Background/Purpose: Anti-malarial agents (AM) prevent damage in patients with systemic lupus erythematosus (SLE). We aimed to examine whether the duration of AM therapy early in the disease was associated with a reduced disease activity and the development of early damage in SLE.

Methods:   An inception cohort was identified from among SLE patients, followed prospectively in a single Clinic between 1970 and December 2015. We identified the patients who had a minimum of 5 years of follow-up after the diagnosis of SLE. Duration of AM therapy was based on the percentage of the time that the patients took the medication. They were divided into three groups: patients who took AM more than 60% of the time (group A), those who took AM for less than 60% of the time (group B), and those who did not receive AM (group C) during the 5 years of follow-up. We compared the demographic, disease activity, and treatment variables among the three groups. The outcomes were measured between the baseline and the 5-year follow-up. These outcomes included the change of SLICC/ACR damage index (SDI), flare event (defined by any increase of SLE disease activity index-2K (SLEDAI-2K) between 2 consecutive visits), low disease activity at year 5 (defined by a clinical SLEDAI-2K score of 1-2 regardless of serology), adjusted mean SLEDAI-2K over 5 years of follow-up, and AM related retinal toxicity. Regression analysis models were constructed to identify the predictors of the outcomes in multivariate models controlling for gender, age, disease duration, ethnicity, disease activity, and treatment.

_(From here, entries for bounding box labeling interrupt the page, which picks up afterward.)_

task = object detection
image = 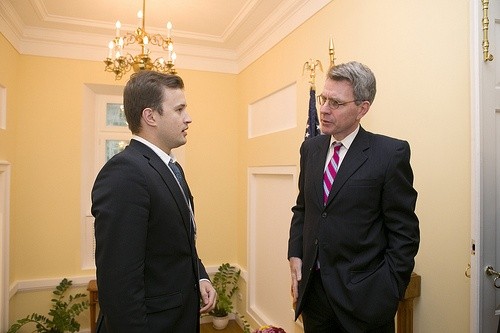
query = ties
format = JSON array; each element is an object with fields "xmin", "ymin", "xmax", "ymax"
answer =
[
  {"xmin": 323, "ymin": 142, "xmax": 343, "ymax": 207},
  {"xmin": 168, "ymin": 162, "xmax": 189, "ymax": 205}
]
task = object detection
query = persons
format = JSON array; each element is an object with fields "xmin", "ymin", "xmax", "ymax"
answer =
[
  {"xmin": 91, "ymin": 70, "xmax": 218, "ymax": 332},
  {"xmin": 288, "ymin": 61, "xmax": 420, "ymax": 333}
]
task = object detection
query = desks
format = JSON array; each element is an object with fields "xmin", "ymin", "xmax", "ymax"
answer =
[{"xmin": 87, "ymin": 280, "xmax": 99, "ymax": 333}]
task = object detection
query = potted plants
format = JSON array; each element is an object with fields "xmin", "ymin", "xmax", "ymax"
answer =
[{"xmin": 200, "ymin": 263, "xmax": 251, "ymax": 333}]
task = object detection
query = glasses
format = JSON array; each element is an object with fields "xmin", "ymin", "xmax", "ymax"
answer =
[{"xmin": 317, "ymin": 94, "xmax": 369, "ymax": 110}]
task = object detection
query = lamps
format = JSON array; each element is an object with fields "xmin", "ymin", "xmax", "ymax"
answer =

Results:   A total of 459 patients were identified, 236 (51.4%) in group A, 88 (19.2%) in group B, and 135 (29.4%) in group C. At enrollment, gender, ethnicity, age, SLE duration, SLEDAI-2K and SDI were comparable in the three groups. The patients in group A had significantly lower cumulative dose of glucocorticoids (GC) compared to the patients in the other groups (P<0.001). Multivariate analysis revealed that the patients in group A had a lower risk of increasing SDI (relative risk = 0.71; 95% confidence interval (CI): 0.52, 0.95; P = 0.02) and were more likely to achieve low disease activity at year 5 (odd ratio = 1.96; 95% CI: 1.18, 3.26; P = 0.01) compared to the patients in group C. The patients taking AM more consistently had a lower cumulative dose of GC over the 5 years of follow-up (P<0.0001). There was only one patient with AM related retinal toxicity in each group.

Conclusion: Longer duration of anti-malarial therapy within the first 5 years of disease is associated with less disease activity and reduced risk of early progressive damage in patients with SLE.